Text shown =>
BEGIN
V2G Technology: How electric vehicles are becoming mobile power plants
EVs aren't just loads on the grid. With bidirectional charging, they're distributed storage - capable of supporting your home, your building, and the grid itself. This isn't a future concept. The hardware exists, the standards are maturing, and the economics are starting to make sense.
Here's the full picture.
What is V2G (and V2H, and V2B)?
Let's get the acronyms out of the way.
V2G - Vehicle-to-Grid. Your EV sends energy back to the electrical grid. The grid operator (or an aggregator acting on its behalf) orchestrates when and how much power flows from your battery back through the meter.
V2H - Vehicle-to-Home. Your EV powers your house directly. Think of it as a Tesla Powerwall, except it's parked in your driveway and has 60–80 kWh of capacity instead of 13.5.
V2B - Vehicle-to-Building. Same concept, scaled up. A fleet of EVs connected to a commercial building can shave peak demand or provide backup during outages.
The common thread: your EV battery isn't idle when parked. And the average car is parked about 95% of the time. That's a lot of unused capacity sitting in driveways and parking garages.
END
Prompt A => Copy the article on vehicle-to-grid technology word for word.
Prompt B => Repeat every line of the listing that follows exactly, but leave the pictures out of your answer.

Data records =>
BEGIN
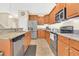 This well-lit kitchen features wood cabinets, stainless steel appliances and granite countertops at 987 Alston Bay Blvd, Apopka, FL 32703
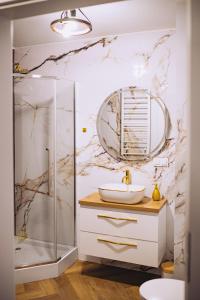 a bathroom with a sink and a shower at Apartament Panorama Boho in Mława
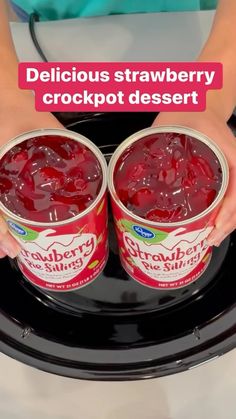 two hands holding two buckets of crockpot dessert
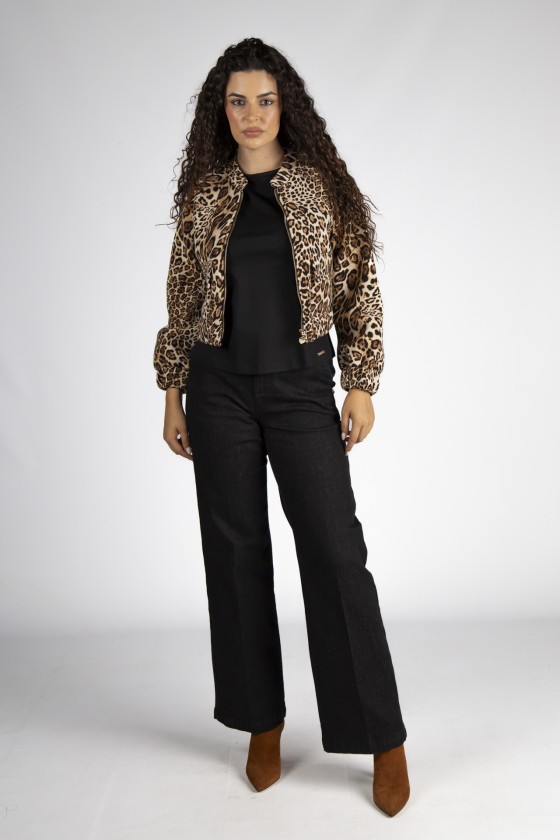 Mulher com casaco animal print, camisola preta, calças pretas e botas castanhas em fundo cinzento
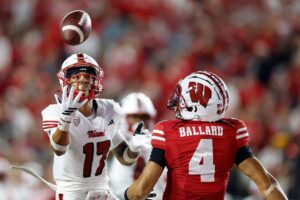 Miami (OH) v Wisconsin - Oddstrader The cover for this Wednesday night college football picks article shows Kaleb Martin #17 of the Miami (OH) Redhawks breaking up a pass intended for Jayden Ballard #4 of the Wisconsin Badgers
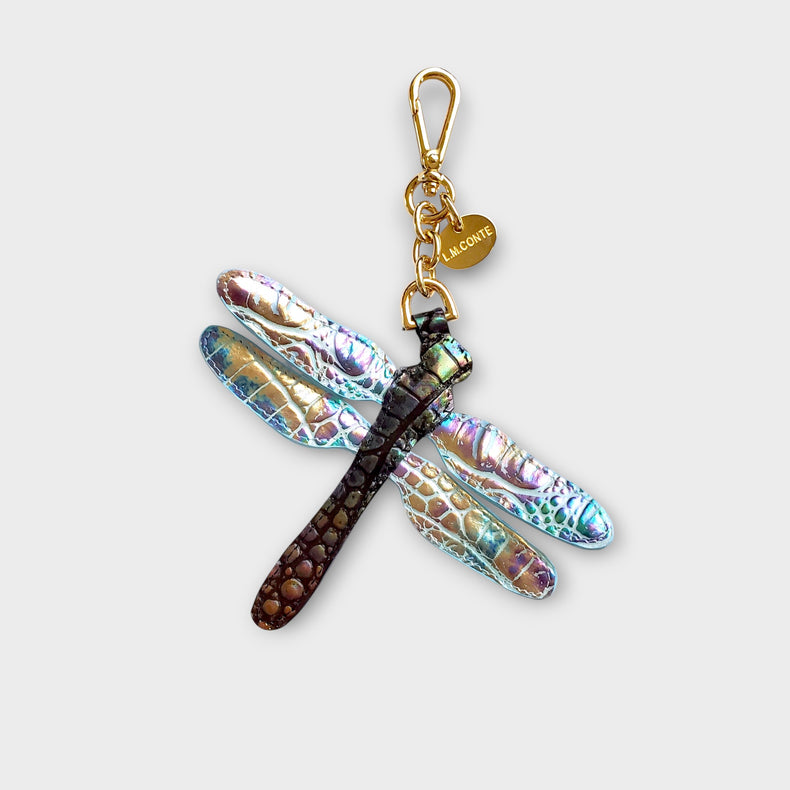 Dragonfly-shaped keychain with iridescent wings and gold accents photographed against a soft gray background.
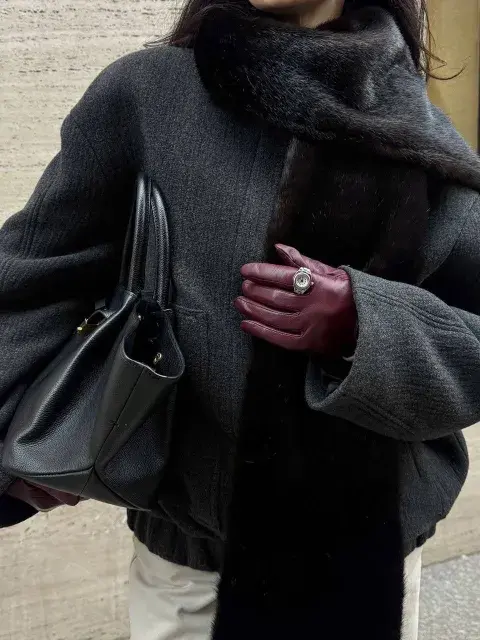 Una mujer sosteniendo su cartera con guantes en color borgoña Una mujer sosteniendo su cartera con guantes en color borgoña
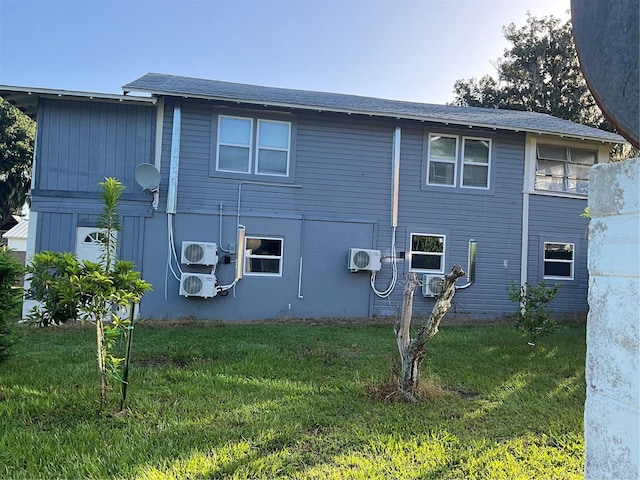 rear view of property with ac unit and a yard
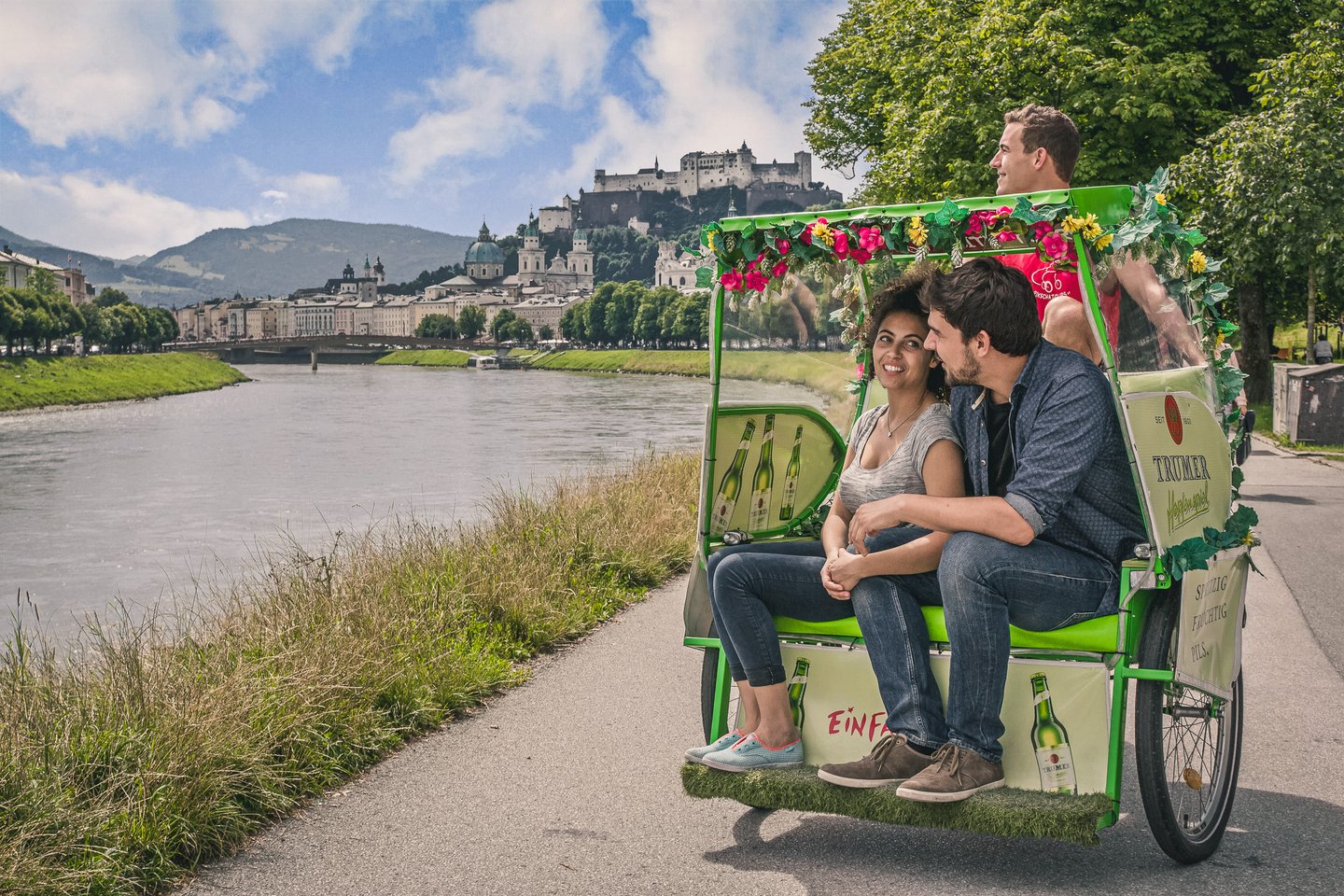 A couple rides in a flower-trimmed green rickshaw along the Salzach riverside path, with the old town domes and Hohensalzburg fortress on the far bank.
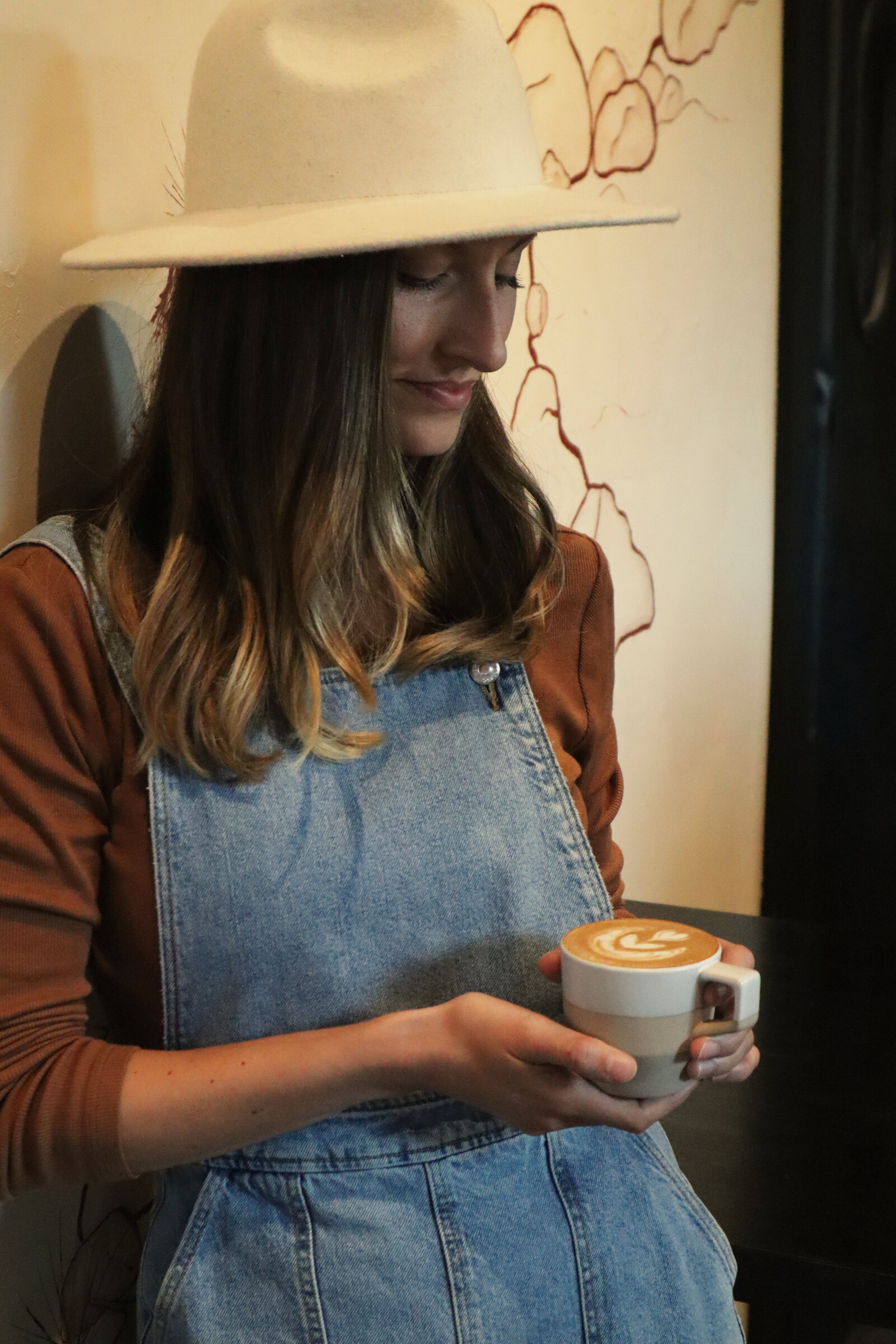 A woman in overalls holding a latte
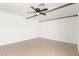 Bright living room with wood-look tile, ceiling fan, and wood beams at 4613 N 53Rd Dr, Phoenix, AZ 85031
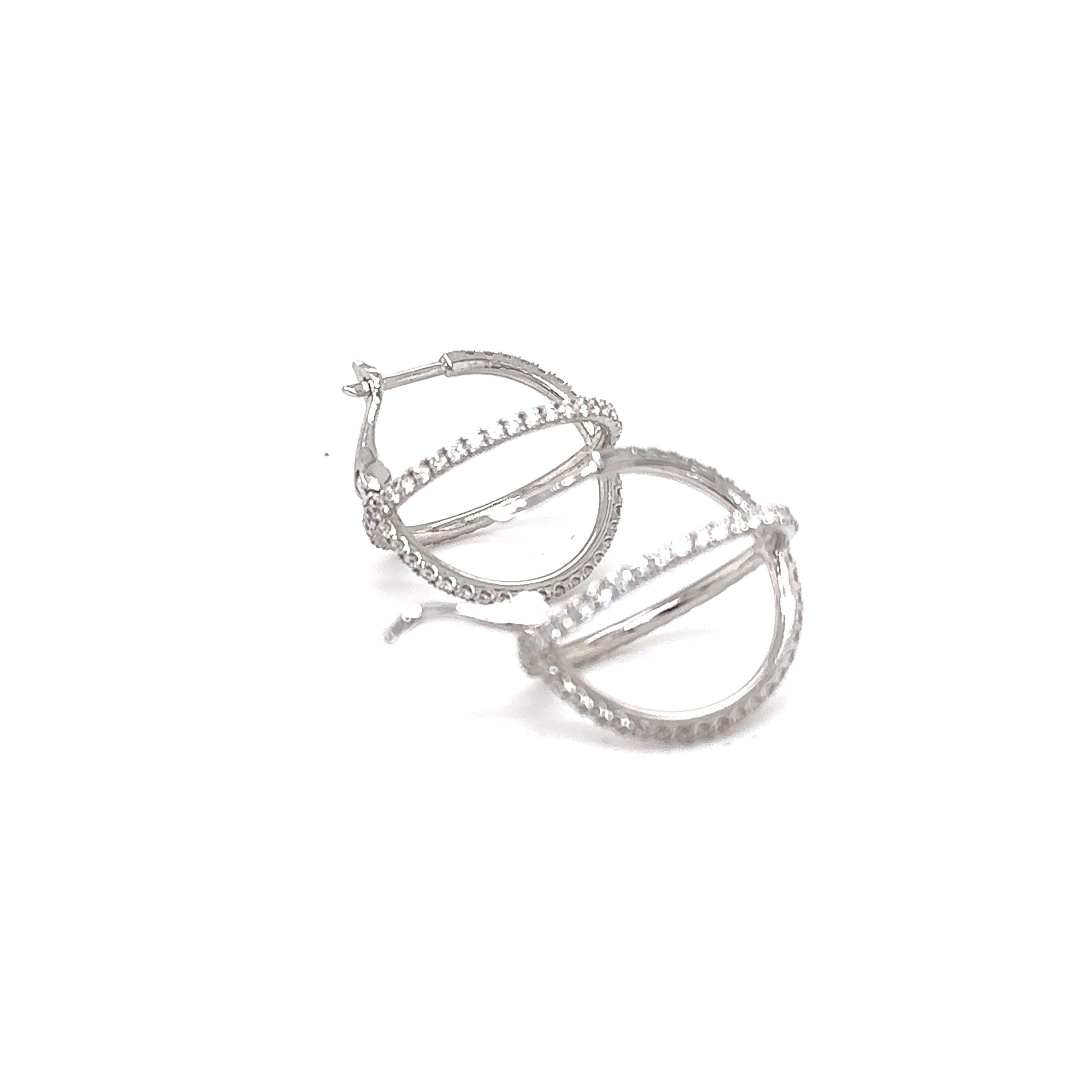 18K White Gold Round X Hoop Earrings

Metal: 18K White Gold
Diamond Info: G/H SI, 142 Diamonds 1.30 CWT.
Total Ct Weight: 1.30 CWT.
Item Weight: 4.88 gm
Measurements:  18.80 mm

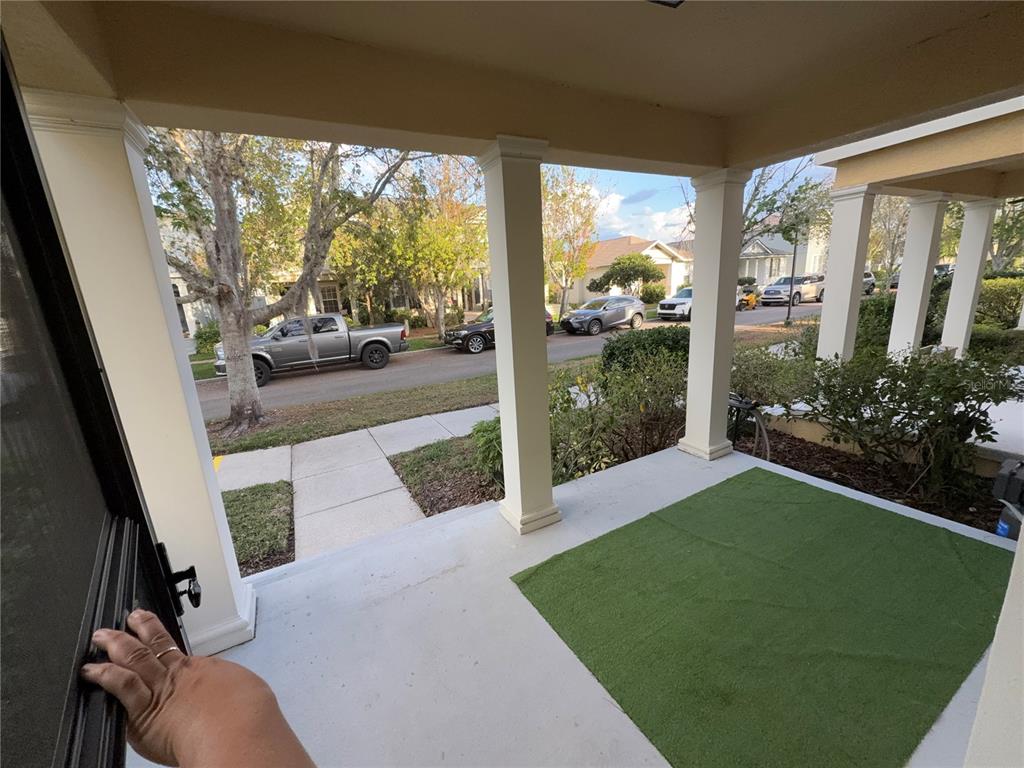3753 Herlong Street New Port Richey, FL 34655 - Photo 16 of 18 a view of a porch with furniture and garden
END
Answer A =>
V2G Technology: How electric vehicles are becoming mobile power plants
EVs aren't just loads on the grid. With bidirectional charging, they're distributed storage - capable of supporting your home, your building, and the grid itself. This isn't a future concept. The hardware exists, the standards are maturing, and the economics are starting to make sense.
Here's the full picture.
What is V2G (and V2H, and V2B)?
Let's get the acronyms out of the way.
V2G - Vehicle-to-Grid. Your EV sends energy back to the electrical grid. The grid operator (or an aggregator acting on its behalf) orchestrates when and how much power flows from your battery back through the meter.
V2H - Vehicle-to-Home. Your EV powers your house directly. Think of it as a Tesla Powerwall, except it's parked in your driveway and has 60–80 kWh of capacity instead of 13.5.
V2B - Vehicle-to-Building. Same concept, scaled up. A fleet of EVs connected to a commercial building can shave peak demand or provide backup during outages.
The common thread: your EV battery isn't idle when parked. And the average car is parked about 95% of the time. That's a lot of unused capacity sitting in driveways and parking garages.

Answer B =>
 This well-lit kitchen features wood cabinets, stainless steel appliances and granite countertops at 987 Alston Bay Blvd, Apopka, FL 32703
 a bathroom with a sink and a shower at Apartament Panorama Boho in Mława
 two hands holding two buckets of crockpot dessert
 Mulher com casaco animal print, camisola preta, calças pretas e botas castanhas em fundo cinzento
 Miami (OH) v Wisconsin - Oddstrader The cover for this Wednesday night college football picks article shows Kaleb Martin #17 of the Miami (OH) Redhawks breaking up a pass intended for Jayden Ballard #4 of the Wisconsin Badgers
 Dragonfly-shaped keychain with iridescent wings and gold accents photographed against a soft gray background.
 Una mujer sosteniendo su cartera con guantes en color borgoña Una mujer sosteniendo su cartera con guantes en color borgoña
 rear view of property with ac unit and a yard
 A couple rides in a flower-trimmed green rickshaw along the Salzach riverside path, with the old town domes and Hohensalzburg fortress on the far bank.
 A woman in overalls holding a latte
 Bright living room with wood-look tile, ceiling fan, and wood beams at 4613 N 53Rd Dr, Phoenix, AZ 85031
 18K White Gold Round X Hoop Earrings

Metal: 18K White Gold
Diamond Info: G/H SI, 142 Diamonds 1.30 CWT.
Total Ct Weight: 1.30 CWT.
Item Weight: 4.88 gm
Measurements:  18.80 mm

3753 Herlong Street New Port Richey, FL 34655 - Photo 16 of 18 a view of a porch with furniture and garden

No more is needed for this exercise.